Add Roaring Bitmap support (issue #1270)

Resolves #1270.

Summary

Adds a Roaring Bitmaps extension to Garnet that introduces a new compressed
bitmap object type plus four R.* RESP commands. Implemented entirely as a
host extension in main/GarnetServer/Extensions/RoaringBitmap/zero
changes to libs/server/
— so this is a clean, reviewable foundation that
can be deepened in follow-up PRs.

Why Roaring?

A naive uint32 bitmap is 512 MiB. Roaring partitions the universe into
65 536 chunks of 65 536 bits and represents each chunk as either:

  • Array container — sorted ushort[], used while a chunk holds ≤ 4 096
    set bits (~2·count bytes).
  • Bitmap containerulong[1024] (8 KiB exactly), used once a chunk
    exceeds the threshold.

Empty chunks consume zero memory.

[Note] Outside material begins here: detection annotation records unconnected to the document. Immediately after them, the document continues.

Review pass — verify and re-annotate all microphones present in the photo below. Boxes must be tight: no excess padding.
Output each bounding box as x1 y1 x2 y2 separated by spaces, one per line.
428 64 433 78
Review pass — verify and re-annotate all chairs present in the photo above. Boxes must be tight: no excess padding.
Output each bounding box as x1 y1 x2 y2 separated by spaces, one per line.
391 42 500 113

Chunks promote (array → bitmap) and demote
(bitmap → array) automatically as cardinality changes.

Commands

Command Description
R.SETBIT key offset value Set bit at offset[0, 2³²-1] to 0/1. Returns previous bit.
R.GETBIT key offset Returns bit at offset. 0 for missing keys.
R.BITCOUNT key Population count. 0 for missing keys.
R.BITPOS key bit [from] First bit (0/1) at or after from. -1 if none.

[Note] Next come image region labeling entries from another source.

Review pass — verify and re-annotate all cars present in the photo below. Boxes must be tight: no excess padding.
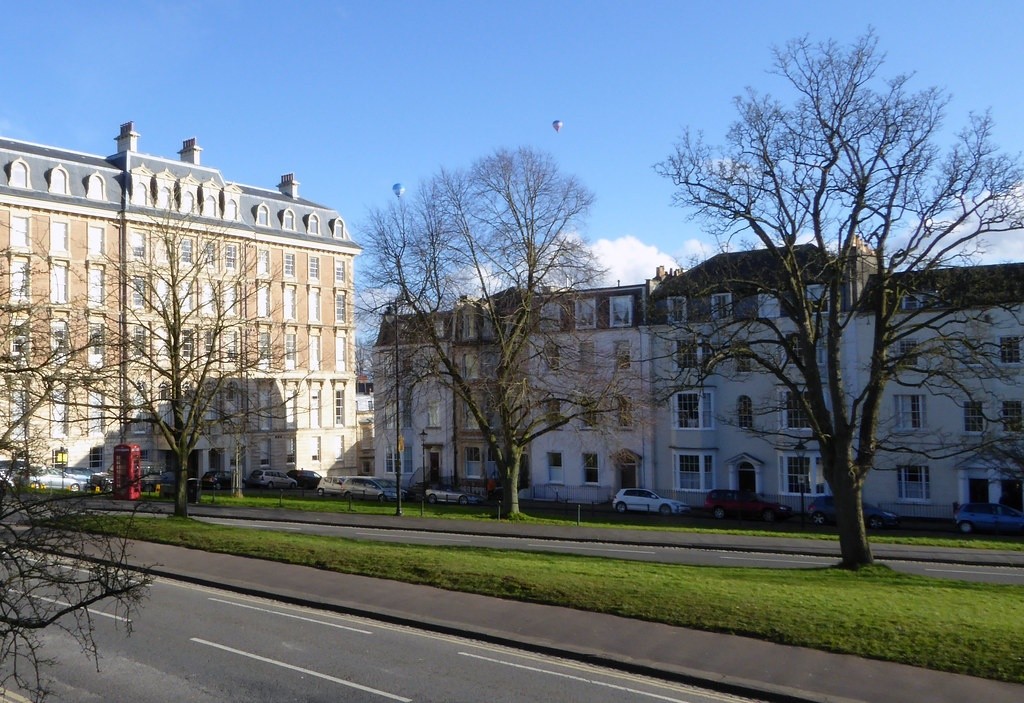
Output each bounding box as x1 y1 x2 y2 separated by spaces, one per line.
342 478 406 506
286 469 323 489
200 470 245 491
21 464 83 492
58 466 97 488
612 488 690 515
426 485 480 504
953 502 1024 534
249 469 297 490
704 488 793 522
0 460 30 488
316 477 346 497
805 495 898 528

Docs: website/docs/commands/roaring-bitmap.md.

Design notes

  • The data structure (RoaringBitmap.cs, Containers/*) is a pure C# library
    with no Garnet dependencies → independently unit-testable.
  • RoaringBitmapObject (CustomObjectBase) wraps the structure and tracks
    size deltas via bitmap.ByteSize for the per-object size accounting.
  • All four commands are registered as CommandType.ReadModifyWrite. The reads
    (R.GETBIT / R.BITCOUNT / R.BITPOS) do not mutate state, but the RMW
    path is required so that NeedInitialUpdate is invoked on missing keys —
    the framework's Read path simply returns nil otherwise. Missing-key
    responses (0 / -1) are written from NeedInitialUpdate which then
    returns false to decline key creation.
  • NeedInitialUpdate error paths use writer.WriteError(...) + return false
    rather than AbortWithErrorMessage (which returns true and would cause the
    framework to proceed into InitialUpdater/Updater, double-writing the
    response and corrupting the protocol stream).

Tests

Suite Count Status
RoaringBitmapDataTests (pure data structure) 27 ✅ Pass
RespRoaringBitmapTests (RESP integration via SE.Redis) 14 ✅ Pass

Coverage highlights:

  • Empty bitmap, single bit, idempotent set/clear.
  • Promotion threshold (40964097) and demotion across both directions.
  • 100 K random ops vs HashSet<uint> oracle.
  • Boundary offsets 0, 65535, 65536, 2³¹, 2³²-1.
  • Serialize → deserialize round-trip equality (empty / sparse / dense / mixed).
  • RESP-level: R.SETBIT/R.GETBIT parity with oracle, R.BITCOUNT,
    R.BITPOS (set / unset / from offset), large offsets, persistence across
    restart, concurrent setbits from multiple clients, error paths
    (bad offset, bad bit, bad value, wrong arity), and the two-store key
    separation property.
$ dotnet test test\Garnet.test\Garnet.test.csproj -c Debug -f net8.0 \
    --filter "FullyQualifiedName~RoaringBitmap" --nologo
Passed!  - Failed: 0, Passed: 43, Skipped: 0, Total: 43

Known limitations (intentional v1 scope)

  • Run container is not implemented. Adds ~30% extra compression on
    contiguous ranges; the array/bitmap pair captures the bulk of real-world
    savings.
  • R.BITOP AND/OR/XOR/NOT is not exposed. The data structure supports
    these natively; only command surface is needed.
  • Empty-key removal: clearing the last bit leaves an empty bitmap object
    rather than removing the key. This is a property of the custom-object
    framework's tombstone path (output.HasRemoveKey is honoured only on the
    built-in path) and is best fixed in libs/server/Storage/Functions/ObjectStore
    in a separate PR.

Files

main/GarnetServer/Extensions/RoaringBitmap/
  Containers/IContainer.cs
  Containers/ArrayContainer.cs
  Containers/BitmapContainer.cs
  RoaringBitmap.cs
  RoaringBitmapObject.cs
  RoaringBitmapCommands.cs
main/GarnetServer/Program.cs                    (registration only)
test/Garnet.test/RoaringBitmapDataTests.cs      (27 tests)
test/Garnet.test/RespRoaringBitmapTests.cs      (14 tests)
website/docs/commands/roaring-bitmap.md         (docs)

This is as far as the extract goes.